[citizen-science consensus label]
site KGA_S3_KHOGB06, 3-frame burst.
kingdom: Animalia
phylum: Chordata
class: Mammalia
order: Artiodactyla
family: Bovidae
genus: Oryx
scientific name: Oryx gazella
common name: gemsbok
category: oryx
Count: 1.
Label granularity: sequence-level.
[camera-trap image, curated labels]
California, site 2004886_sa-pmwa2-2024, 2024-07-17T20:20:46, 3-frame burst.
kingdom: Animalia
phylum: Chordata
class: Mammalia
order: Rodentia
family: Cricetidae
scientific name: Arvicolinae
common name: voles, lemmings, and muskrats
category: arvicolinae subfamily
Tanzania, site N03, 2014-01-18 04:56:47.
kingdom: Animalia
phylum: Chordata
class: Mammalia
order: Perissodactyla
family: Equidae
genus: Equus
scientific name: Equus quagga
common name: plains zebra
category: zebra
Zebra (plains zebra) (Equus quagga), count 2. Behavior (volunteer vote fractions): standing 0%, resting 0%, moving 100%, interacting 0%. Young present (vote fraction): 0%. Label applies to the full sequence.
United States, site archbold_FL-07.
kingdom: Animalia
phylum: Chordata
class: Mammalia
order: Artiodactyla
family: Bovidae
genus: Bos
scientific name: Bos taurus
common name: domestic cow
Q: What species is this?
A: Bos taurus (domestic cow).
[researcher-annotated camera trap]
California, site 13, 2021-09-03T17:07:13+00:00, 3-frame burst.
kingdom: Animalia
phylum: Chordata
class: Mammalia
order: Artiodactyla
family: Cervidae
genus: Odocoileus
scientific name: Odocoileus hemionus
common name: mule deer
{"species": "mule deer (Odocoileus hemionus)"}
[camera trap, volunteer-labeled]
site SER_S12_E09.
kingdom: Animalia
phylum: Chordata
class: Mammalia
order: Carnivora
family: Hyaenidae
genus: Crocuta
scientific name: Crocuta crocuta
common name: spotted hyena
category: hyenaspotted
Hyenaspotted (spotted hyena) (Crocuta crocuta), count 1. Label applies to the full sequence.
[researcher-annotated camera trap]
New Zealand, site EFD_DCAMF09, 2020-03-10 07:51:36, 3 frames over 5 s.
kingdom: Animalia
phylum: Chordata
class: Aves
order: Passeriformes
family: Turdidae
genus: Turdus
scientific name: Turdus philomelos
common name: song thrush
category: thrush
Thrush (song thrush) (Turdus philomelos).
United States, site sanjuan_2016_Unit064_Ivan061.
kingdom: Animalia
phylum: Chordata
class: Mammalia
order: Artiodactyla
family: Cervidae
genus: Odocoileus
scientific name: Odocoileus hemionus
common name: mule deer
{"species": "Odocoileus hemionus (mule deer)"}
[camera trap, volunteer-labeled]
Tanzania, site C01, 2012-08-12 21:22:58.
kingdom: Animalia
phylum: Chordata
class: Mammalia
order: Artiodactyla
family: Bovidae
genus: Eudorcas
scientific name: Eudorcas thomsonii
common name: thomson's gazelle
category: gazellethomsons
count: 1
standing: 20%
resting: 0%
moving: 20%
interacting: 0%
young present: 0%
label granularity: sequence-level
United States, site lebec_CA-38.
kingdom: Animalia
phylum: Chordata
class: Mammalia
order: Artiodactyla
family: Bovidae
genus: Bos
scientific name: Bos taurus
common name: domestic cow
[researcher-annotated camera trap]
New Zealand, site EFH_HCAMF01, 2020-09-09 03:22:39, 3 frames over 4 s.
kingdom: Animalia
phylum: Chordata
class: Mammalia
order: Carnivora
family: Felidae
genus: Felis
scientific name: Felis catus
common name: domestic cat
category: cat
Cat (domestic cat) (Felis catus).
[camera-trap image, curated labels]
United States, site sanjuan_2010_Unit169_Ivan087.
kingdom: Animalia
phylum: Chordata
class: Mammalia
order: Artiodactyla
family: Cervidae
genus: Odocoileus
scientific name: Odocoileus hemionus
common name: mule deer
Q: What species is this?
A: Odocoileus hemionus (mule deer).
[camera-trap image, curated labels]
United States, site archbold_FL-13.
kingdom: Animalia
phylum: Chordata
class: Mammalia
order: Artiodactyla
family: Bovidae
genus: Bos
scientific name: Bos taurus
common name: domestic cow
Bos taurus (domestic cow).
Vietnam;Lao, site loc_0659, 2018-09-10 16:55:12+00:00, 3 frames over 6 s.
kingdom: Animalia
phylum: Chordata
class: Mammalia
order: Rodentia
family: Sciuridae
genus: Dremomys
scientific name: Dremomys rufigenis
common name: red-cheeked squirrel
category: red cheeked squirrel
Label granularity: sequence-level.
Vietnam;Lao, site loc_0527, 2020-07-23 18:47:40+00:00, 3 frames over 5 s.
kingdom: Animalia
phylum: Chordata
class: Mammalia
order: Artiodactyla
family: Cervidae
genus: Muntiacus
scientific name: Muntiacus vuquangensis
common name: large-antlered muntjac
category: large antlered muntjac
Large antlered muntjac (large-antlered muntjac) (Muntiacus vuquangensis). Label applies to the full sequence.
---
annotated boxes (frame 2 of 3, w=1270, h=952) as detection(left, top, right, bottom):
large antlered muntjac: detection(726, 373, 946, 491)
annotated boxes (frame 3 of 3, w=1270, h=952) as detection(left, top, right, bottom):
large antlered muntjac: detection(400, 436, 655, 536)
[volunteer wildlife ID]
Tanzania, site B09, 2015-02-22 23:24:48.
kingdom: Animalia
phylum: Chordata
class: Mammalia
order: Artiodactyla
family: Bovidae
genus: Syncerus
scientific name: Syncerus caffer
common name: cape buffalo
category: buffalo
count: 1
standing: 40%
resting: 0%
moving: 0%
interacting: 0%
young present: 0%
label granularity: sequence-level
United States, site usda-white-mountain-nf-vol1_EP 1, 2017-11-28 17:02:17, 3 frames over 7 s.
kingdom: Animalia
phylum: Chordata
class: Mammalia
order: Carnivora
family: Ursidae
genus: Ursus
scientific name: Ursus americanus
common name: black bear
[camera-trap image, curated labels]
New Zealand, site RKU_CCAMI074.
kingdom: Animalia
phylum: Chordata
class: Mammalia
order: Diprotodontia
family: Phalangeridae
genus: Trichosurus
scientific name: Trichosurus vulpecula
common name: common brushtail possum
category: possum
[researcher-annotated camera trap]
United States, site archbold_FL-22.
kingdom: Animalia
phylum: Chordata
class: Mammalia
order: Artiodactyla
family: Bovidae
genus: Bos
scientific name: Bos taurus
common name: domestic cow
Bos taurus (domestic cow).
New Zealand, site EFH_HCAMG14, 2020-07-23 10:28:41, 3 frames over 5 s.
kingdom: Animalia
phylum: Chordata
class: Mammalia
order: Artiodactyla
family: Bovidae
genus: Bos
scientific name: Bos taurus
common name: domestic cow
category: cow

★ ★ ★

Task description: Using the entries above, give again exactly the lines from the line holding "Tanzania, site N03, 2014-01-18 04:56:47." through the line holding "common name: plains zebra". Include both end lines and nothing else.

Answer for this exercise:
Tanzania, site N03, 2014-01-18 04:56:47.
kingdom: Animalia
phylum: Chordata
class: Mammalia
order: Perissodactyla
family: Equidae
genus: Equus
scientific name: Equus quagga
common name: plains zebra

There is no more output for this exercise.